Example with additional metrics enabled:
cfg.logger.tensorboard_dir = "./logs/tb"
cfg.logger.tensorboard_log_interval = 5
cfg.logger.log_loss_scale_to_tensorboard = True
cfg.logger.log_validation_ppl_to_tensorboard = True
cfg.logger.log_world_size_to_tensorboard = True
cfg.logger.log_timers_to_tensorboard = True
Weights & Biases (W&B)#
What Gets Logged#
When enabled, W&B automatically mirrors the scalar metrics logged to TensorBoard.
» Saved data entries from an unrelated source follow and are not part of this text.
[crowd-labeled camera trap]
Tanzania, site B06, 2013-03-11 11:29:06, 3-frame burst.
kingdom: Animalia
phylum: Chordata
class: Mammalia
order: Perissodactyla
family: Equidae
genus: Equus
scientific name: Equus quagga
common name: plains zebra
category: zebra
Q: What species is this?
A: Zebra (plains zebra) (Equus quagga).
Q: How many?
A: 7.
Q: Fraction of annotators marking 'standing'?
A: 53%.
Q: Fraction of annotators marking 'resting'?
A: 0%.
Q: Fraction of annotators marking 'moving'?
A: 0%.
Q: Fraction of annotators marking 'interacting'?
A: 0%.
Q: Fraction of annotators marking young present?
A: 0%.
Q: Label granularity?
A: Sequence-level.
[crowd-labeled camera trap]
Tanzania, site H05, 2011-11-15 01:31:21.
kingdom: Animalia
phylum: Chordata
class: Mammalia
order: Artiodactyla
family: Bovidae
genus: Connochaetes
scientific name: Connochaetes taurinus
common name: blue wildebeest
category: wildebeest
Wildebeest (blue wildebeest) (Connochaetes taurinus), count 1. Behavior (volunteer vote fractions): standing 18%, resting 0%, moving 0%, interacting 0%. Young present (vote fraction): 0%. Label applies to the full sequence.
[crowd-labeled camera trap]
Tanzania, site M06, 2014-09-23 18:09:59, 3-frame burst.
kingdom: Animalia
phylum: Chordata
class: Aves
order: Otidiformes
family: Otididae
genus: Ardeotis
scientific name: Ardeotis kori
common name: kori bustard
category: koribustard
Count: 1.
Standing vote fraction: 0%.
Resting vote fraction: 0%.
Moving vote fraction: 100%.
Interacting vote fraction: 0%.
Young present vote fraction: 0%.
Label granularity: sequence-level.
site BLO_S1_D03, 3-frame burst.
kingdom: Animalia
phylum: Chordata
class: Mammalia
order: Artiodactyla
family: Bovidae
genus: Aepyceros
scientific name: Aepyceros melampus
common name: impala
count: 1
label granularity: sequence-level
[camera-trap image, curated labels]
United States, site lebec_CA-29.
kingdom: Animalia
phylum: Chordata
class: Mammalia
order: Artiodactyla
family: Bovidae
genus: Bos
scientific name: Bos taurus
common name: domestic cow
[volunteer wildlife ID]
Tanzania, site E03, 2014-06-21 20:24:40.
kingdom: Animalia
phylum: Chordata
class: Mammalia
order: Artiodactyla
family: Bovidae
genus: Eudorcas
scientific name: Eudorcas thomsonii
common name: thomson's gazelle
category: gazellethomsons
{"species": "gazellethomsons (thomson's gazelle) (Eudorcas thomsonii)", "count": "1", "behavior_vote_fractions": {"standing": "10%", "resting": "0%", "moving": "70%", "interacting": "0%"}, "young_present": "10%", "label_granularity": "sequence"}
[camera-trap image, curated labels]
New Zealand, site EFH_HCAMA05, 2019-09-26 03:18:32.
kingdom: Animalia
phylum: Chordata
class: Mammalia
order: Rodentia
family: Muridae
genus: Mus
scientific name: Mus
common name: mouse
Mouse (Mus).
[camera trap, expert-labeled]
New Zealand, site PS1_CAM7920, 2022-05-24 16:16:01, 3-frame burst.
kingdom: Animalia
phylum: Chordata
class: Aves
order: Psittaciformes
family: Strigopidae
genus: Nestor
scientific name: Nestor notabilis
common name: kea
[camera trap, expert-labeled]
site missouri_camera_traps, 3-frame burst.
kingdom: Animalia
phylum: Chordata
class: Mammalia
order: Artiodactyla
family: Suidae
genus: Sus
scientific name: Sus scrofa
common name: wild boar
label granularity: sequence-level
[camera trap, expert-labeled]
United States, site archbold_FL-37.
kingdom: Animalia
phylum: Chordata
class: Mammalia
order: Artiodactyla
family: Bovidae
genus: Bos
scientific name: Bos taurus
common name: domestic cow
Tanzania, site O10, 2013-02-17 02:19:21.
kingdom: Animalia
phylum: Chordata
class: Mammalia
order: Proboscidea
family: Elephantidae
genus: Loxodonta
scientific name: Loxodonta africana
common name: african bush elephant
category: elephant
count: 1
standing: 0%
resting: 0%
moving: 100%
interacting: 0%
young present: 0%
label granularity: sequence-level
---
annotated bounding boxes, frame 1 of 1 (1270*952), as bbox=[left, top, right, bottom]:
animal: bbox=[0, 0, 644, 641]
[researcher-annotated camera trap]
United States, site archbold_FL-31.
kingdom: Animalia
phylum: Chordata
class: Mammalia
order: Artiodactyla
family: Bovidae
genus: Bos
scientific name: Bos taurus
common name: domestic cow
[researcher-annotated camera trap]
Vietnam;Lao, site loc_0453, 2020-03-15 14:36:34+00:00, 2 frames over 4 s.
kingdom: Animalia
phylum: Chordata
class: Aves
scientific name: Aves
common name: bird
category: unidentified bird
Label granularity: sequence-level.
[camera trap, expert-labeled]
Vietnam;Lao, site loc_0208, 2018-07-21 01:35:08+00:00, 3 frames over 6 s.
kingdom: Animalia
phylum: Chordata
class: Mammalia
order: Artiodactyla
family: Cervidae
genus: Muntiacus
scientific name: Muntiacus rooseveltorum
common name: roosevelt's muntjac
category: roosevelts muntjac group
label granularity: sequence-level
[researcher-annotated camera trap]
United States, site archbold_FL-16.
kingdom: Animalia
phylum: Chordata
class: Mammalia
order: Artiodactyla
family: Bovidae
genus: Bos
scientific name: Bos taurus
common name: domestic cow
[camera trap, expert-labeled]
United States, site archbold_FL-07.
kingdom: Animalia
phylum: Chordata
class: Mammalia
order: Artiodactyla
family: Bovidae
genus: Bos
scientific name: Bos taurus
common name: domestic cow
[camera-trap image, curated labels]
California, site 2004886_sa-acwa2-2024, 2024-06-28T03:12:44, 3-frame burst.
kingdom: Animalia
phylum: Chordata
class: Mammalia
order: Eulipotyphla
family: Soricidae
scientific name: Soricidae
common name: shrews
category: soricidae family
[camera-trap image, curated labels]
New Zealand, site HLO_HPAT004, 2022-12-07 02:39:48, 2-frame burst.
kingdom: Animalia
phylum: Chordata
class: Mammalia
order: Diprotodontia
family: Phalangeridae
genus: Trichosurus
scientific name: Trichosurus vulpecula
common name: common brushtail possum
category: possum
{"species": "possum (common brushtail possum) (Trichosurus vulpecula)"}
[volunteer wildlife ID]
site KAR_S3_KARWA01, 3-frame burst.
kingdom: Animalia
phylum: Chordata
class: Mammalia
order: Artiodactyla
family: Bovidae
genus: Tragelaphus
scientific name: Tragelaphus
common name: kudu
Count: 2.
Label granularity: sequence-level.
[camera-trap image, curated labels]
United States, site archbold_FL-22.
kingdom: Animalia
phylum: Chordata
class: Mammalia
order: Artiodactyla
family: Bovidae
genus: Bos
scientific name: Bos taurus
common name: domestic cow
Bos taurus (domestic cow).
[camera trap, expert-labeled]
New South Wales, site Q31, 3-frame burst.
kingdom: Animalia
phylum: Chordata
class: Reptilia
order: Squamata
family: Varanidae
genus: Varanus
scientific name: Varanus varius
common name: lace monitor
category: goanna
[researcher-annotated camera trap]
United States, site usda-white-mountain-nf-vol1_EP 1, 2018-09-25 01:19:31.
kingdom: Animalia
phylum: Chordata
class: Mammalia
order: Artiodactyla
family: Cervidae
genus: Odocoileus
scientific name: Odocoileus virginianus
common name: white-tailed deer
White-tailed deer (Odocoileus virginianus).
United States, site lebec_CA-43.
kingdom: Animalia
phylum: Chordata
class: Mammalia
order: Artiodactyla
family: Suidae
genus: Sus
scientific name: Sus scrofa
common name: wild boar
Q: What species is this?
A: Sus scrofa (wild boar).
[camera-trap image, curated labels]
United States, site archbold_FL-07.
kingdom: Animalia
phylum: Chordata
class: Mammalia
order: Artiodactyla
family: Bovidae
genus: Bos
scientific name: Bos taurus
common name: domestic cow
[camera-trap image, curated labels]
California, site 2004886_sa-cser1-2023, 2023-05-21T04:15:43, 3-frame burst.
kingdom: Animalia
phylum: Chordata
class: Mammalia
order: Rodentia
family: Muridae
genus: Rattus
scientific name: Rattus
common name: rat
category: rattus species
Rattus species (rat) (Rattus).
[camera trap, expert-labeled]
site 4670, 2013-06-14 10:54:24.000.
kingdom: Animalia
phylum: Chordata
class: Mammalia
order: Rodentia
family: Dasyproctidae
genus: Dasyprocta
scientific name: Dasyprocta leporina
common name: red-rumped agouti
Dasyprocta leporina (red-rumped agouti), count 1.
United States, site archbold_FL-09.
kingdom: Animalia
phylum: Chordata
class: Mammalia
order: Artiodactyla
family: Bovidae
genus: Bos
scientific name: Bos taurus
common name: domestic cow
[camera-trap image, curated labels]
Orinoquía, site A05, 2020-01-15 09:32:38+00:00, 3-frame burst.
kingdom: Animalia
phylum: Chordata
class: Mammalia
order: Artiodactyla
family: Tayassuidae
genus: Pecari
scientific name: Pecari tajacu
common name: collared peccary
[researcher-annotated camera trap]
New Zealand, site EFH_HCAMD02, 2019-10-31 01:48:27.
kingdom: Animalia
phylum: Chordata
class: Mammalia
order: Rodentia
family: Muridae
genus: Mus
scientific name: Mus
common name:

In addition, the full run configuration is synced at initialization, allowing for reproducibility and experiment tracking.
Enable W&B Logging#
Install W&B (if not already available):
pip install wandb
Authenticate with W&B using one of the following methods:
Set
WANDB_API_KEY
in the environment before the run, orRun
wandb login
once on the machine.
Configure logging in your training setup. In these examples,
cfg
refers to aConfigContainer
instance (such as one produced by a recipe), which contains alogger
attribute representing theLoggerConfig
:
from megatron.bridge.training.config import LoggerConfig
cfg.logger = LoggerConfig(
tensorboard_dir="./runs/tensorboard", # recommended: enables shared logging gate
wandb_project="my_project",
wandb_exp_name="my_experiment",
wandb_entity="my_team", # optional
wandb_save_dir="./runs/wandb", # optional
)
Note
W&B is initialized lazily on the last rank when wandb_project
is set and wandb_exp_name
is non-empty.
W&B Configuration with NeMo Run Launching#
For users launching training scripts with NeMo Run, W&B can be optionally configured using the bridge.recipes.run_plugins.WandbPlugin
.
The plugin automatically forwards the WANDB_API_KEY
and by default injects CLI overrides for the following logger parameters:
logger.wandb_project
logger.wandb_entity
logger.wandb_exp_name
logger.wandb_save_dir
This allows seamless integration of W&B logging into your training workflow without manual configuration.
Progress Log#
When logger.log_progress
is enabled, the framework generates a progress.txt
file in the checkpoint save directory.
This file includes:
Job-level metadata, such as timestamp and GPU count
Periodic progress entries throughout training
At each checkpoint boundary, the log is updated with:
Job throughput (TFLOP/s/GPU)
Cumulative throughput
Total floating-point operations
Tokens processed
This provides a lightweight, text-based audit trail of training progress, useful for tracking performance across restarts.
Console Logging#
Megatron Bridge uses the standard Python logging subsystem for console output.
Configure Console Logging#
To control console logging behavior, use the following configuration options:
logging_level
sets the default verbosity level. It can be overridden via theMEGATRON_BRIDGE_LOGGING_LEVEL
environment variable.filter_warnings
suppresses messages at the WARNING level.modules_to_filter
specifies logger name prefixes to exclude from output.set_level_for_all_loggers
determines whether the logging level is applied to all loggers or only a subset, depending on the current implementation.
Monitor Logging Cadence and Content#
To monitor training progress at regular intervals, the framework prints a summary line every log_interval
iterations.
Each summary includes:
Timestamp
Iteration counters
Consumed and skipped samples
Iteration time (ms)
Learning rates
Global batch size
Per-loss averages
Loss scale
When enabled, additional metrics are printed:
Gradient norm
Zeros in gradients
Parameter norm
Energy and power per GPU
Straggler timing reports follow the same log_interval
cadence, helping identify performance bottlenecks across ranks.
Minimize Timing Overhead#
To reduce performance impact, set timing_log_level
to 0
.
Increase to 1
or 2
only when more detailed timing metrics are required, as higher levels introduce additional logging overhead.